#### Page

=======

In our interview with Webb the words rolled from his tongue with the ease of the waves he has spent much of his life on. They will mesmerise and delight all those who share just an ounce of his lust for life.

 

 

Your feats as a sailor include five circumnavigations and several world records. Could you give us some more information regarding these achievements and what stands out as the greatest?

 

My first circumnavigation was in a 37′ cutter, ‘Egregious’, from San Diego. I sailed around the world with two stops, rounding Cape Horn in what was then a world record for the fastest solo circumnavigation in a monohull. At 203 sailing days, it broke Sir Francis Chichester’s time by more than three weeks.

 

About a year after completing that voyage I began thinking of another one. I wanted a qualitatively different challenge and decided to try to sail around the world in an open boat. I choose an 18′ English built Drascombe Lugger yawl which I named ‘Chidiock Tichborne’ after an Elizabethan poet. The problem was that I had a 19 foot name on an eighteen foot boat! I sailed Chidiock Tichborne from 1978 to 1982, when I was jailed for a few weeks in Saudi Arabia, falsely accused of being a spy.

 

Those voyages were solo. I am an only child, so being alone is natural for me, but I am also fond of women and part of my next two circumnavigations (one in a 36′ sloop, ‘Resurgam’, and the other in a 37′ sloop, ‘The Hawke of Tuonela’) were made with the women then in my life. On ‘Resurgam’ I again rounded Cape Horn on a passage from New Zealand to Uruguay.

=======

Scene-based reasoning records:
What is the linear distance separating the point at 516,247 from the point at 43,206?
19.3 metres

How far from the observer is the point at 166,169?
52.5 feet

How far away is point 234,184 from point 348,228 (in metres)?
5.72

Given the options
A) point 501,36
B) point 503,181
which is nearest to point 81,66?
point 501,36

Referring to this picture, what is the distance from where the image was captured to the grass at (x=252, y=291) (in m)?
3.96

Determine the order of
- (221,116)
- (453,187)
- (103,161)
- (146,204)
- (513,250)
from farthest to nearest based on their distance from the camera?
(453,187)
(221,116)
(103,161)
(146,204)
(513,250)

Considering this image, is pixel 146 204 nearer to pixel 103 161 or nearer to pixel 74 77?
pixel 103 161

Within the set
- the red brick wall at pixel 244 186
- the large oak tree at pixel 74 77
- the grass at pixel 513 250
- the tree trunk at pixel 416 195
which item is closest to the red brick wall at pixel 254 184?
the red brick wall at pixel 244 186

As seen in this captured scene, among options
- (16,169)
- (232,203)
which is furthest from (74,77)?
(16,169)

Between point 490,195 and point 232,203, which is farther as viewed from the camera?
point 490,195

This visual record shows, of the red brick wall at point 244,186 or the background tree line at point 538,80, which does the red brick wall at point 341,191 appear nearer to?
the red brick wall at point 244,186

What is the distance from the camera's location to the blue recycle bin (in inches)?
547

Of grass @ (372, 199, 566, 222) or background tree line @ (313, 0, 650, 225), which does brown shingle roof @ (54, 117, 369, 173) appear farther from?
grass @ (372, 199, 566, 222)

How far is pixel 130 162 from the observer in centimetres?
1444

=======

#### Task brief
In the sailing interview, what name did Webb give his 18′ Drascombe Lugger yawl?

#### Completed task
Chidiock Tichborne, after an Elizabethan poet.